Inflammatory bowel disease (IBD) has become one of the public problems worldwide and its incidence rate is increasing year by year. Its concomitant disease . diabetes mellitus (DM) has attracted more and more attention due to DM altering the progression of IBD and leading to long periods of intermittent recurrence and deterioration. The common mechanism and potential target drug of IBD with comorbid chronic conditions of DM were explored.

Methods

Gene expression profile data were downloaded from the Gene Expression Omnibus (GEO) public database. The differentially expressed genes (DEGs) were identified by R software. GO annotation and pathway enrichment were performed, a protein-protein interaction (PPI) network was constructed, associated lncRNAs were predicted and drug prediction targeting key genes was made.

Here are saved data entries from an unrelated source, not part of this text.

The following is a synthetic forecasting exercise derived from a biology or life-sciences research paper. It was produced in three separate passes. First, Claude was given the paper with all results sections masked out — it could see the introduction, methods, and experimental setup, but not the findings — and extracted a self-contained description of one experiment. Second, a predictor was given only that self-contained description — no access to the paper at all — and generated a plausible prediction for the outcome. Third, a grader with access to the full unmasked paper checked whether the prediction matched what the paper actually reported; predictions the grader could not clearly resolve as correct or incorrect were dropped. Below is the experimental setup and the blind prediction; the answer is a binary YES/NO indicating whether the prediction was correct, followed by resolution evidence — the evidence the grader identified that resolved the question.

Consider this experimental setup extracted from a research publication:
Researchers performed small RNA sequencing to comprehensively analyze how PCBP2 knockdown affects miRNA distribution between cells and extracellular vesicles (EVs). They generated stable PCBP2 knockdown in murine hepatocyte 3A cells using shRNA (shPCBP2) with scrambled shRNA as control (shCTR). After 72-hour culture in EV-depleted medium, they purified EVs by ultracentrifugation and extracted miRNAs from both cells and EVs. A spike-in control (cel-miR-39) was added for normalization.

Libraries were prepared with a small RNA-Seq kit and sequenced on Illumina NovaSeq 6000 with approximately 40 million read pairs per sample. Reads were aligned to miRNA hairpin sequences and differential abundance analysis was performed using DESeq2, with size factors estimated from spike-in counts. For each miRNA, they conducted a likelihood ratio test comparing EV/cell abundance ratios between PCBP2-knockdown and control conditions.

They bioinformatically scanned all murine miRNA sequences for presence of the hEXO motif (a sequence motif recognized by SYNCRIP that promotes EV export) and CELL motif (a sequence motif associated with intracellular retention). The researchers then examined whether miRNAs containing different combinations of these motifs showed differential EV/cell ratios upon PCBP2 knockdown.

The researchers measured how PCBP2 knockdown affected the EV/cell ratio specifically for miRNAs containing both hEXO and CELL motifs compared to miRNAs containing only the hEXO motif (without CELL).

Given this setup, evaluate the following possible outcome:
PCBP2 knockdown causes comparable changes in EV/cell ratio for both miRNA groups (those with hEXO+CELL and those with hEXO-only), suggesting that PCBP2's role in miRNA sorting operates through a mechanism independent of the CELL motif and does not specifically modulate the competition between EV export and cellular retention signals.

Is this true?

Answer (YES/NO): NO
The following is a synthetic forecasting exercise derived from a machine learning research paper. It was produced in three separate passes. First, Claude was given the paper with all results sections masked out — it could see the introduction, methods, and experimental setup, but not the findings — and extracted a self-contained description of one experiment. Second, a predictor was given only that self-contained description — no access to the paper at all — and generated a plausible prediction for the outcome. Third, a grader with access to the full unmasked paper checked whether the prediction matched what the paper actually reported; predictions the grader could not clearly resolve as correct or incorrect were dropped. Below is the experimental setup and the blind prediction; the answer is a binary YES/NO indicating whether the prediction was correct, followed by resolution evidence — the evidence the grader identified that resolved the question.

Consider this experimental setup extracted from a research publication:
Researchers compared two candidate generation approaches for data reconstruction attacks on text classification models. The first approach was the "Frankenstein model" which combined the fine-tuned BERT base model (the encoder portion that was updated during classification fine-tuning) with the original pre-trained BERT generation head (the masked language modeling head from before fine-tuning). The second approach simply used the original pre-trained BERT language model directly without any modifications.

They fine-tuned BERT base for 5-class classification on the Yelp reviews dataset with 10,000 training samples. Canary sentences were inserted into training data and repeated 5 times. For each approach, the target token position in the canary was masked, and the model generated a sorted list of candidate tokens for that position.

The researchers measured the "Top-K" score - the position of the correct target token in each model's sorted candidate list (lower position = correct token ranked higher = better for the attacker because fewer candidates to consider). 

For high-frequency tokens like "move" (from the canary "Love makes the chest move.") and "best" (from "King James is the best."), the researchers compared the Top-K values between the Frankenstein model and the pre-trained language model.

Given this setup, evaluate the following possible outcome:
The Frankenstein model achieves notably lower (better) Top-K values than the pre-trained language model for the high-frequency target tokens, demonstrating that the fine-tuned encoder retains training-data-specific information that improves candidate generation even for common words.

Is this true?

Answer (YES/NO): NO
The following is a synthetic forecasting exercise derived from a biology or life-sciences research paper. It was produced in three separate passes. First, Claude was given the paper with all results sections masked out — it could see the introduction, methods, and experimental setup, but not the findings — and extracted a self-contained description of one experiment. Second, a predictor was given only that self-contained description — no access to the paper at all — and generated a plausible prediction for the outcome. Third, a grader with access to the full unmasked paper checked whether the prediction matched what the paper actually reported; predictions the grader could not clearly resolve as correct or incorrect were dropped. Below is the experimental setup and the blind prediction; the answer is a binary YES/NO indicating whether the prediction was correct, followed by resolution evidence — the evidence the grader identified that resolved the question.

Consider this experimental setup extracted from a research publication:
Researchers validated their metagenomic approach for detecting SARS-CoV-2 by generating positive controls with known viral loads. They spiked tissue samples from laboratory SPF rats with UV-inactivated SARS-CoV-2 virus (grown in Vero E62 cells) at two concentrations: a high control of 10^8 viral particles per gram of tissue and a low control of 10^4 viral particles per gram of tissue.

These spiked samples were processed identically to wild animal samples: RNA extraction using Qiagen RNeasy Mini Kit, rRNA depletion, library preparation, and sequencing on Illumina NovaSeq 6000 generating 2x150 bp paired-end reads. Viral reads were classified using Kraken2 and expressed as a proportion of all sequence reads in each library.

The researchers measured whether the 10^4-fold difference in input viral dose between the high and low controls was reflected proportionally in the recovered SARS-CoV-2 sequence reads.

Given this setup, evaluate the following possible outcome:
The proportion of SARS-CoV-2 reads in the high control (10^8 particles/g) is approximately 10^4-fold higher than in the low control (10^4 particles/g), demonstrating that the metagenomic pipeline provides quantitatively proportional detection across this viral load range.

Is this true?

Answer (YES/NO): NO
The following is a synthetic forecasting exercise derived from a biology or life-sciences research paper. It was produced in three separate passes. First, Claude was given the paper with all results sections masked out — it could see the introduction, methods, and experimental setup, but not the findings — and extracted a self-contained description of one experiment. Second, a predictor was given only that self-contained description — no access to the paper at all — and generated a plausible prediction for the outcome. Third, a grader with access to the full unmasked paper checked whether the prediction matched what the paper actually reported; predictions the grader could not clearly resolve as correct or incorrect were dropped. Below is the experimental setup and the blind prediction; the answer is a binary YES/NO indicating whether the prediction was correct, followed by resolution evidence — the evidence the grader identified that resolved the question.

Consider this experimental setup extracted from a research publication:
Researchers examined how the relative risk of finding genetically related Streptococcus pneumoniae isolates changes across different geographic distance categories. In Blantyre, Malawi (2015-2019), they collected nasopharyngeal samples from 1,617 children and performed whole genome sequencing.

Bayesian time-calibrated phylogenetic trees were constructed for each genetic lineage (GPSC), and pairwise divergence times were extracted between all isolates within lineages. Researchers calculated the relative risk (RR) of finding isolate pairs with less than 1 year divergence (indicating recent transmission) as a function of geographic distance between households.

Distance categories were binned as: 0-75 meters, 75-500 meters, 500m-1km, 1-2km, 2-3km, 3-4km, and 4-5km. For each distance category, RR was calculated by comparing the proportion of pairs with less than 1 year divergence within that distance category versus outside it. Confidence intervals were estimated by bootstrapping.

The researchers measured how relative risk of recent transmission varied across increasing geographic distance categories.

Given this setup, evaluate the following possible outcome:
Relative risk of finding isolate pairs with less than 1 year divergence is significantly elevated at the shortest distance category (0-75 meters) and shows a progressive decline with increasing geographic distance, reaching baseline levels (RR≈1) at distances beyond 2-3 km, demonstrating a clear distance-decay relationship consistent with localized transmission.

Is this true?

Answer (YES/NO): NO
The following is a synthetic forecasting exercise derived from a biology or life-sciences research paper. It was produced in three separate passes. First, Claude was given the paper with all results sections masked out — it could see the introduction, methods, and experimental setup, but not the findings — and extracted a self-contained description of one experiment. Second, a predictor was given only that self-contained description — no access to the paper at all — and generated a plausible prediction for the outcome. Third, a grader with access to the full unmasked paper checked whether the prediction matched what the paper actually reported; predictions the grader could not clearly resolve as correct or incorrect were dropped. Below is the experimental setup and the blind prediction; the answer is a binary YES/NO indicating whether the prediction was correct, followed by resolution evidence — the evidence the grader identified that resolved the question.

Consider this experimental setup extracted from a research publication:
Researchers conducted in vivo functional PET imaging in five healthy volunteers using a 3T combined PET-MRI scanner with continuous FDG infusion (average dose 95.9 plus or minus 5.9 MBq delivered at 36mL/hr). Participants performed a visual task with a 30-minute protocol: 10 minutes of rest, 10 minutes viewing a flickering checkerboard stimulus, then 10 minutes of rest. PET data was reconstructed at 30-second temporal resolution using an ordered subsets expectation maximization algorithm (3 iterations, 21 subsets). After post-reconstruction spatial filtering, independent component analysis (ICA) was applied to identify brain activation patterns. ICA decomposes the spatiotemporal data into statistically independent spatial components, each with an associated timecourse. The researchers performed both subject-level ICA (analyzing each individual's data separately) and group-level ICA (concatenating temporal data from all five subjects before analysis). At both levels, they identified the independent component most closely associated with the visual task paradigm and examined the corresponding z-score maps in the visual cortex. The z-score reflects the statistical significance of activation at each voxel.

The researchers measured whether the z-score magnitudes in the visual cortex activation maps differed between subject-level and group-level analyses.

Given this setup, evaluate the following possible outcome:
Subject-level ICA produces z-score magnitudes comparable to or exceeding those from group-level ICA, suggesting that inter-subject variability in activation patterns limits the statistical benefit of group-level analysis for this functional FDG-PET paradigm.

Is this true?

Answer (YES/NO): NO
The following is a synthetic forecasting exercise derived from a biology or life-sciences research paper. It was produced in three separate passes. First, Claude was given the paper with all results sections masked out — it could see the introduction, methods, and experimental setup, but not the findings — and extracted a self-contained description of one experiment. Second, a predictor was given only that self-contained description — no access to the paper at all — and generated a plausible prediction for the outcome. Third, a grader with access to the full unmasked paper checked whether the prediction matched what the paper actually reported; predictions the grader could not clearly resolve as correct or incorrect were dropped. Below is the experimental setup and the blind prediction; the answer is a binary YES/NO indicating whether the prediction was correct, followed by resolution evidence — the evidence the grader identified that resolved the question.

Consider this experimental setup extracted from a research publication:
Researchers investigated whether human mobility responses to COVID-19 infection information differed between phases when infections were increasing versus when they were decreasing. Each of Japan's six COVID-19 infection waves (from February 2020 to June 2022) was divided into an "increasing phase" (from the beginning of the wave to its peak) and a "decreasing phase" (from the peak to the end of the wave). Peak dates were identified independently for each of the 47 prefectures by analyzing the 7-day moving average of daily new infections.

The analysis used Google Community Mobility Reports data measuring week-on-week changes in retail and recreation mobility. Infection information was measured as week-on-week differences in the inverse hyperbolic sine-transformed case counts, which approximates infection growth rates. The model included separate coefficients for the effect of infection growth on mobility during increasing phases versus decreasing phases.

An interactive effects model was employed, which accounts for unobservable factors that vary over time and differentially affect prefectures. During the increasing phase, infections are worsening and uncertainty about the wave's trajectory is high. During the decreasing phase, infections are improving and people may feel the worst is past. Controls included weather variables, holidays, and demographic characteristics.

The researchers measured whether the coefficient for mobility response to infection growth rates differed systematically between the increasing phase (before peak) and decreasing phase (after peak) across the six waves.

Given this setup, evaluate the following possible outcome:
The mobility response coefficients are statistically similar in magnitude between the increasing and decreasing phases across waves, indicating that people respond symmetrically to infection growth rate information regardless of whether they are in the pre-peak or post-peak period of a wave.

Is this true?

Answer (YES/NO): NO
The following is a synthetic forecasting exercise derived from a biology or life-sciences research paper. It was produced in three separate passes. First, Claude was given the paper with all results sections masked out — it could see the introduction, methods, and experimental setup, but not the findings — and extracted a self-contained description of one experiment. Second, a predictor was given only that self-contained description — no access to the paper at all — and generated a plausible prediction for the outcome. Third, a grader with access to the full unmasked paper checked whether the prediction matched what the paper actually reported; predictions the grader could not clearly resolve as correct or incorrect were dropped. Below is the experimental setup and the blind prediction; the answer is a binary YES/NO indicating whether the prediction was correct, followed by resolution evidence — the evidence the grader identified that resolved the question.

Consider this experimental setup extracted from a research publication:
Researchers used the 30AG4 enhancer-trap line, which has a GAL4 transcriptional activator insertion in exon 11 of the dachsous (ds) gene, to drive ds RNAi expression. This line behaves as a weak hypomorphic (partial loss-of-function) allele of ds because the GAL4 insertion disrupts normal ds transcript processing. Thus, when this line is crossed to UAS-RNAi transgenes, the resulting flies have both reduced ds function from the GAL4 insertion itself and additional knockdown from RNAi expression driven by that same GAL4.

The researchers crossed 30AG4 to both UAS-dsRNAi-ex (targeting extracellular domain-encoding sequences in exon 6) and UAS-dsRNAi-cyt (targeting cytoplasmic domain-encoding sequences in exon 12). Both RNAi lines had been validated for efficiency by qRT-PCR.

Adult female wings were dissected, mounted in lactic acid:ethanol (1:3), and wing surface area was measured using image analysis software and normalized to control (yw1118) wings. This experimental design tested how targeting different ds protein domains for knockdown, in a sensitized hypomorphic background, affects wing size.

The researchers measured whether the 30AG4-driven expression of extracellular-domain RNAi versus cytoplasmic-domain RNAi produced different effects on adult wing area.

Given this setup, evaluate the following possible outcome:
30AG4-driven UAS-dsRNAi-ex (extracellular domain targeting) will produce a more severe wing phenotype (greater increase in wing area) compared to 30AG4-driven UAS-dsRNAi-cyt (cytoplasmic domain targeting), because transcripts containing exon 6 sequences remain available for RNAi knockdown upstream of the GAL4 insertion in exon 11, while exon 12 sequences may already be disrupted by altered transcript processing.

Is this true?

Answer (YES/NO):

Additionally, the regulatory network among core genes, associated pathways, and predicted lncRNA in IBD with coexistent DM were visualized.

Results

We identified the critical gene MMP3 with lncRNA CDKN2BAS involved in the PPAR pathway, which uncovered the underlying regulatory mechanism of IBD with coexistent DM. We also predicted the potential therapeutic compound ZINC05905909 acting on MMP3.

Conclusion

Our findings revealed the regulatory mechanism chain of critical gene MMP3, lncRNA CDKN2BAS, and PPAR pathway and provided potential therapeutic compound ZINC05905909 for drug therapy to treat comorbid IBD DM.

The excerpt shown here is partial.